Książka tajemnica. Bo jak inaczej nazwać powieść, która jest tak zatytułowana? "Ewangelia" sugeruje religijny charakter powieści, lecz niech Was to nie zmyli. Można dojrzeć religijny charakter tylko i wyłącznie wówczas, kiedy uznamy węgorza za podstawę całego świata, kiedy zrozumiemy, że węgorz był obecny we wszystkich ważnych momentach historycznych i kiedy przyjmiemy do wiadomości, że bardzo długo stanowił niezgłębioną tajemnicę, która spędzała sen z powiek wielu naukowcom. I zapewniam Was, że po lekturze tej książki, użycie słowa „Ewangelia” wyda Wam się całkiem uzasadnione.
Jakie jest węgorz - każdy widzi. Tłusta, oślizgła ryba, pokryta śluzem, której podanie na stół wiąże się z wielogodzinnymi rytuałami umożliwiającymi jej spożycie. Długie moczenie w wodzie jest konieczne ze względu na nieprzyjemny zapach. Zabicie jej też jest straszne, a już odarcie ze skóry… brrrr. Po przeczytaniu "Ewangelii według węgorza" moje spojrzenie na tę rybę zmieniło się diametralnie. Węgorz ukazany jest w książce jako ryba tajemnicza, która bardzo długo broniła się przed wyjawieniem ludzkości swoich tajemnic. Naukowcy nie mogli dojść do tego, w jaki sposób się rozmnaża, ba - nie wiadomo było nawet jak wygląda męski osobnik tego gatunku. Węgorz przemierzał cały świat nie zdradzając człowiekowi skąd wie czy ma płynąc w stronę Ameryki, czy Europy. Węgorzowi poświęcili swoje badania Arystoteles i Freud. Każdy z nich musiał przyznać, że nie udało mu się rozwiązać węgorzowej zagadki. Co więcej - z przekazów historycznych wynika, że pierwsi amerykańscy osadnicy, wycieńczeni chorobami i podróżą, przeżyli tylko dzięki miejscowemu Indianinowi, który widząc wycieńczenie podróżników podarował im naręcze węgorzy. Pokazał im również sposób łowienia tych ryb, dzięki czemu osadnicy przez długi czas mieli zapewnione jedzenie.
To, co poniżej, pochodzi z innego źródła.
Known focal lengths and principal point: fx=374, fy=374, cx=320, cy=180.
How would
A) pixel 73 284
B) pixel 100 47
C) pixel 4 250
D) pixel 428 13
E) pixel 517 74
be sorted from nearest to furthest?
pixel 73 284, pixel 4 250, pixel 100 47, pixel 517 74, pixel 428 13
Takich historii w książce jest mnóstwo. Czytałam ją z wypiekami na twarzy nie wierząc własnym oczom. Czyżby naprawdę węgorz był tak cudowną rybą? Stworzeniem o niesamowitej woli przetrwania, wielkim instynkcie i umiejętnościami przystosowania się do zaistniałych warunków? Węgorz jawi się w tej książce jako istota myśląca, która nie daje się człowiekowi wpisać w żadne ramy. Przez cały czas broni się i ciągle nas zaskakuje.
Te zbiory wiedzy i ciekawostek przeplatane są wspomnieniami autora na temat wspólnych połowów z ojcem. I właśnie te fragmenty budują niesamowitą, tajemniczą, wręcz metafizyczną atmosferę. Bo z jednej strony mamy opisy złożoności życia węgorzy, a z drugiej wiejską rzekę i dwójkę ludzi w kaloszach, którzy robią kulę z żywych dżdżownic i w ten sposób zastawiają pułapkę na węgorza. Wielkie spotyka się z małym, a codzienność z cudem.
To teraz przyszedł czas na minus. Powieść jest dość długa i przy takim natłoku informacji chwilami dość nużąca. Nie oznacza to, że miałam ochotę odłożyć ją na bok, ale niewątpliwie kilka razy potrzebowałam oddechu. Wspomnienia autora, które emanowały sielanką domu rodzinnego, spokojem wsi i tęsknotą za ojcem czytałam bardzo chętnie. Przydługie opisy związane z poznawaniem płci węgorza, czy też z jego ochroną, szły mi nieco gorzej. Niewątpliwie jednak to książka, którą należy przeczytać. Dlaczego? Dlatego, że jest jedyna w swoim rodzaju. Nigdy podobnej nie czytałam i myślę, że na księgarskim rynku podobnej już nie znajdziemy. Warto poznać węgorza i się z nim zaprzyjaźnić.
Tytuł ekstrawagancki i - jak widzę - książka też. Raczej nie jest to lektura dla mnie i zapewne po nią nie sięgnę, ale na pewno to pozycja nietypowa i przez to już godna uwagi. Dobrze wiedzieć, że takowa istnieje. Pozdrawiam.